Bulgarians’ nostalgia for communism fuels anti-EU rhetoric

In the run-up to the Bulgarian parliamentary and European elections on June 9, eurosceptic and pro-Kremlin parties attempt to win the minds of young Bulgarians, Euractiv reported.

Bulgarian history professors attempt to educate students about the dark side of the communist era, which is portrayed as a wonderful period in online disinformation operations.

According to a study conducted by the Institute for Global Analytics in Sofia, Bulgarian textbooks have continued to portray Russia in an idealized light and “gloss over the negative aspects” of its role since the late nineteenth century.

Bulgarian courses have only recently been amended to include more lessons about the Soviet era, and few teachers are implementing them.

However, some teachers are teaching kids about the forced labor camp on the Danube island of Belene, where thousands endured jail time and hundreds died.

Similar to the Soviet gulags, Bulgarian work camps were established to re-educate “enemies of the people” during totalitarian communist rule. Many regular individuals were jailed or vilified because they were raised in a “bourgeois” environment or expressed themselves incorrectly.

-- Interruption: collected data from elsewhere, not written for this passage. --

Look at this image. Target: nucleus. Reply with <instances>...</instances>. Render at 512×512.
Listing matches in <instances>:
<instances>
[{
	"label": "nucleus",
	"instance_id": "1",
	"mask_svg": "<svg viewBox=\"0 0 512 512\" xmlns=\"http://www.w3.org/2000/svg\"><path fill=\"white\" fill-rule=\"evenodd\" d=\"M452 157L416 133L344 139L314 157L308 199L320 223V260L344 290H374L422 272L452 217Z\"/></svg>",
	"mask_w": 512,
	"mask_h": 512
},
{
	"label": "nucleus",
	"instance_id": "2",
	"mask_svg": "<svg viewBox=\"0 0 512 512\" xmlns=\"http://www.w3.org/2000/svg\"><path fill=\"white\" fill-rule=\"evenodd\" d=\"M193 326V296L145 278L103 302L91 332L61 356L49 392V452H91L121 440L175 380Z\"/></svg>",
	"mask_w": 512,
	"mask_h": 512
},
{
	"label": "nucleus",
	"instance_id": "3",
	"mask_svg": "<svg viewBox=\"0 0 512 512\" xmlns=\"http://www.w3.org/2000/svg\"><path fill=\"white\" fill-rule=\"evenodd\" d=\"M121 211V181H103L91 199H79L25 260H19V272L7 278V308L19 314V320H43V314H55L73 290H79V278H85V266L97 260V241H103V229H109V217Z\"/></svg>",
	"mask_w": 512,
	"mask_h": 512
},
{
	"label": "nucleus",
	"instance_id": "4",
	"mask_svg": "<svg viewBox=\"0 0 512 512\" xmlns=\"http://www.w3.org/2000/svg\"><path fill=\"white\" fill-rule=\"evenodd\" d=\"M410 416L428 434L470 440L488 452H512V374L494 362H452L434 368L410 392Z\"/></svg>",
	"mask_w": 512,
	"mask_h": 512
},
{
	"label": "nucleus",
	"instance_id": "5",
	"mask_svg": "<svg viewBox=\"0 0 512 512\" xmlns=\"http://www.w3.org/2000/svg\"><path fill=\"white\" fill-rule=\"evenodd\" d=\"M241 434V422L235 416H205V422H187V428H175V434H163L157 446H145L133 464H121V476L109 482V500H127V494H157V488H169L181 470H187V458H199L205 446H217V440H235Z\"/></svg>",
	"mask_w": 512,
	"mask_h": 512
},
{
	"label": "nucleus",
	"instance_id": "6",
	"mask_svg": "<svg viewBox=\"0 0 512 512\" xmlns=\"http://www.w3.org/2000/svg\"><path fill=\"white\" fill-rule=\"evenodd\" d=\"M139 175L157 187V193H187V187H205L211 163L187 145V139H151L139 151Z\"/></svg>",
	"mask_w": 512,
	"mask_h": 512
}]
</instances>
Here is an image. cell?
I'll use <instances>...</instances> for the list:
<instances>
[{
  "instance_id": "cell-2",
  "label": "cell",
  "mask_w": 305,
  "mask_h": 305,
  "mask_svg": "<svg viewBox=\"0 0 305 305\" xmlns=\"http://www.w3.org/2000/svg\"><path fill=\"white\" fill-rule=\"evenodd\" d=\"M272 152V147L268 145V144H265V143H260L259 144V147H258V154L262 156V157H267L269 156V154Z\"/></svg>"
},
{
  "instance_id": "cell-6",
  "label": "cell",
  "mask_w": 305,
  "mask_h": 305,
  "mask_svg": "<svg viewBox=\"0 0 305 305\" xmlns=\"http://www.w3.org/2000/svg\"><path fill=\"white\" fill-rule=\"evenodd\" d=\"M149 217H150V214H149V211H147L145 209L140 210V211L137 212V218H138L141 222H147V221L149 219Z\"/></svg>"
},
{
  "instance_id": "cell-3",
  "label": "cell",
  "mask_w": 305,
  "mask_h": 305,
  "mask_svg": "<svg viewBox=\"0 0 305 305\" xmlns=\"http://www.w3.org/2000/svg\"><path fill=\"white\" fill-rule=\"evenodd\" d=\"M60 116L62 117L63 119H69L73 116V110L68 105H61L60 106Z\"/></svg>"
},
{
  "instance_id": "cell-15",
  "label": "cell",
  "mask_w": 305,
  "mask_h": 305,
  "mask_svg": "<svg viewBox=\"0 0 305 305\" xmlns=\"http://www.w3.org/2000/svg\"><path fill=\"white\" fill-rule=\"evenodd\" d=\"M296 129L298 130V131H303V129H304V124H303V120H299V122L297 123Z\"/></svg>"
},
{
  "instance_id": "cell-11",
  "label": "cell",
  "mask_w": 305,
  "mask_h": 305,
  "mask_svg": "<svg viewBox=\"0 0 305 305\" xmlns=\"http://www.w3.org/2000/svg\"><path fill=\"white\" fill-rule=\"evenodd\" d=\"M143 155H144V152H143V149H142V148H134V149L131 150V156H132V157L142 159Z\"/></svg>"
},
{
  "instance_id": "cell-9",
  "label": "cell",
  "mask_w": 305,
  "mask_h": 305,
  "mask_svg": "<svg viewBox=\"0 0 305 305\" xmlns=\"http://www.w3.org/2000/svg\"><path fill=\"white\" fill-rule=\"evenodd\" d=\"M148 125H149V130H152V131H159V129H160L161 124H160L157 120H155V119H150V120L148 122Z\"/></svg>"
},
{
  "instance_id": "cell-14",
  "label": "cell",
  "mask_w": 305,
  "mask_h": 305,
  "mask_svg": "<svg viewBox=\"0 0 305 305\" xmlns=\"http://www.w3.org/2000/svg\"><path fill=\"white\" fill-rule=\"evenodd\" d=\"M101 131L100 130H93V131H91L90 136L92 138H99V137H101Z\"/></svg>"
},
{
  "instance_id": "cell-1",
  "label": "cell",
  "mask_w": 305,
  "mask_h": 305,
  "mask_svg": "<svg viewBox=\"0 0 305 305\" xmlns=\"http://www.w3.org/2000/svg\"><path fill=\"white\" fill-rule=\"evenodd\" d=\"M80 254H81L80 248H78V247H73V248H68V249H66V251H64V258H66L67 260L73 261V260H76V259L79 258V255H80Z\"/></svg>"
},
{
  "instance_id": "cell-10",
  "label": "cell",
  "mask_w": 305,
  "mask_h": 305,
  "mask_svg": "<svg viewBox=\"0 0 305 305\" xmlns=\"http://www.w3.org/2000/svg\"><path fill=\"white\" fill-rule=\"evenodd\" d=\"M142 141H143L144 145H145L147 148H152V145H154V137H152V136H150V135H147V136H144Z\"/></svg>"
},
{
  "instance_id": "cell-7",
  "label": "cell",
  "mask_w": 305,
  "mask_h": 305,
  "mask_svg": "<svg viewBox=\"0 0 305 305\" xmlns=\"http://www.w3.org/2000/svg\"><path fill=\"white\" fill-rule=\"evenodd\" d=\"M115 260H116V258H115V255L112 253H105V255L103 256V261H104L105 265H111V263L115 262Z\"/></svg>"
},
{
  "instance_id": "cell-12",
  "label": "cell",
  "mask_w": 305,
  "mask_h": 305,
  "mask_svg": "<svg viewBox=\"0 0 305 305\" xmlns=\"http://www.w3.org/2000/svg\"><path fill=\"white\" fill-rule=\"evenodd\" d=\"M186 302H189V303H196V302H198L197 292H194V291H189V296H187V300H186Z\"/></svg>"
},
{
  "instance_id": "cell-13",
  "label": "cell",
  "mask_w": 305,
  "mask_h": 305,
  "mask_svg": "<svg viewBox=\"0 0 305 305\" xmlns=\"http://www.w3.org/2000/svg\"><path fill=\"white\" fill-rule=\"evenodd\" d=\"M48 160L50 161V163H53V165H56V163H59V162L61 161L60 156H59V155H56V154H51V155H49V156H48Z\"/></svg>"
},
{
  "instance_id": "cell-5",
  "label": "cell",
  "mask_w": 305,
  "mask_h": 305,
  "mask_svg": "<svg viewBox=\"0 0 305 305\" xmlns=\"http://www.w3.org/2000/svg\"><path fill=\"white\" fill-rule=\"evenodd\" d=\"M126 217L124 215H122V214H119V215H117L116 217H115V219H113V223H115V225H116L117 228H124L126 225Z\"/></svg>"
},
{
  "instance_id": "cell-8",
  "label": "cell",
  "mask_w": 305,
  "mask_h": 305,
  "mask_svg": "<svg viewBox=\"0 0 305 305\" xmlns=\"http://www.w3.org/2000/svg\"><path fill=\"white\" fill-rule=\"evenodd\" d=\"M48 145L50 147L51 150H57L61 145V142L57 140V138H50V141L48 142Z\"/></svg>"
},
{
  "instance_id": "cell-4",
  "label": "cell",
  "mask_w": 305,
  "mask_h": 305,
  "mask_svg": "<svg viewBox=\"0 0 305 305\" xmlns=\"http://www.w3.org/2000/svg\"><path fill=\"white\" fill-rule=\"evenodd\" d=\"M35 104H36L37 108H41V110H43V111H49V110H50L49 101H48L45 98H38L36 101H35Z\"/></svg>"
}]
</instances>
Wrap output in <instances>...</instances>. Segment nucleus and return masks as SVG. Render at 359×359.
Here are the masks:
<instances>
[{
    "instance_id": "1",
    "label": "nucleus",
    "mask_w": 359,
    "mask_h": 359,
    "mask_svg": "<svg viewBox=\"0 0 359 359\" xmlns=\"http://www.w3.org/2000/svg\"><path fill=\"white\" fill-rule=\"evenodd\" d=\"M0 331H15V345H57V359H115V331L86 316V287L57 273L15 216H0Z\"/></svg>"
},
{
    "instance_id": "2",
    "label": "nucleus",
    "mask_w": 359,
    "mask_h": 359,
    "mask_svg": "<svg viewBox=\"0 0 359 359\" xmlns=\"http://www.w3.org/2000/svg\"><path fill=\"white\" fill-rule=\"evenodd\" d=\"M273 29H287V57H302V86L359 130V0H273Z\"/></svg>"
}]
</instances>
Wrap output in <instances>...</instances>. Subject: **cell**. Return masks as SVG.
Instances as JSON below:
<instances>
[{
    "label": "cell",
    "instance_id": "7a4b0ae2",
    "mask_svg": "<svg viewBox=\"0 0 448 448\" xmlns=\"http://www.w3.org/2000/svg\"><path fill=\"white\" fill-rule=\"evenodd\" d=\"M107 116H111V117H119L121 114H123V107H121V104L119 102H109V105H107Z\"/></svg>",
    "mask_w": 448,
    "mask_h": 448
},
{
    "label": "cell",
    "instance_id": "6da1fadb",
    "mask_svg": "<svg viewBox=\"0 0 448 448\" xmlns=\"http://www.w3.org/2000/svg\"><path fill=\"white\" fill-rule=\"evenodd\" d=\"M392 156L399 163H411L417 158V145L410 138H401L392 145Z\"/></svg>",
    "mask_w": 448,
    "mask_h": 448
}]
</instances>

According to Euractiv, some teachers complain that the labor camps are still mostly unknown and hardly referenced in educational programs.

This is one of the reasons why the idea of the “Russian brothers” who aided Bulgaria “stubbornly persists,” according to Sofia-based Bulgarian history teacher Tsvetomira Antonova.

Bulgaria, an EU and NATO member with strong historical ties to Russia, nonetheless retains monuments honoring the Soviet era. Following protests against its destruction, the pedestal of a monument commemorating a Soviet soldier stays in Sofia.

According to a recent Ipsos survey done for Euronews in 18 European nations, Bulgaria is an “exceptional case” in terms of support for Russian dictator Putin: 37 percent of those surveyed said they had a “positive” impression of the Russian ruler.

During the electoral campaign, disinformation efforts against the European Union were common on social media, saying that the Union was harming Bulgaria’s identity.

Many Bulgarians still remember what they term the “good” Soviet existence before 1989. Many people believe that the country was one of the world’s top agricultural producers at the time, with a high level of innovation.

Tens of thousands of people post their ideas and praise songs on social media, and former dictator Todor Zhivkov’s statements are even available on TikTok.

For young people who did not see or learn anything about crimes on the totalitarian regime and Bulgaria’s transition to democracy, nostalgia for communism is a “funny way” of imagining the past, according to experts.

However, for older people, the absence of doctors in the EU’s poorest member state can be “really painful” because access to the healthcare system covered them better under the communist era.

“Many Bulgarians feel like inferior Europeans, and Russian propaganda is attempting to exploit these feelings by painting a distorted picture of the once prosperous Bulgaria,” Bulgarian sociologist Milena Yakimova, a member of the NGO Human and Social Studies Found, told AFP.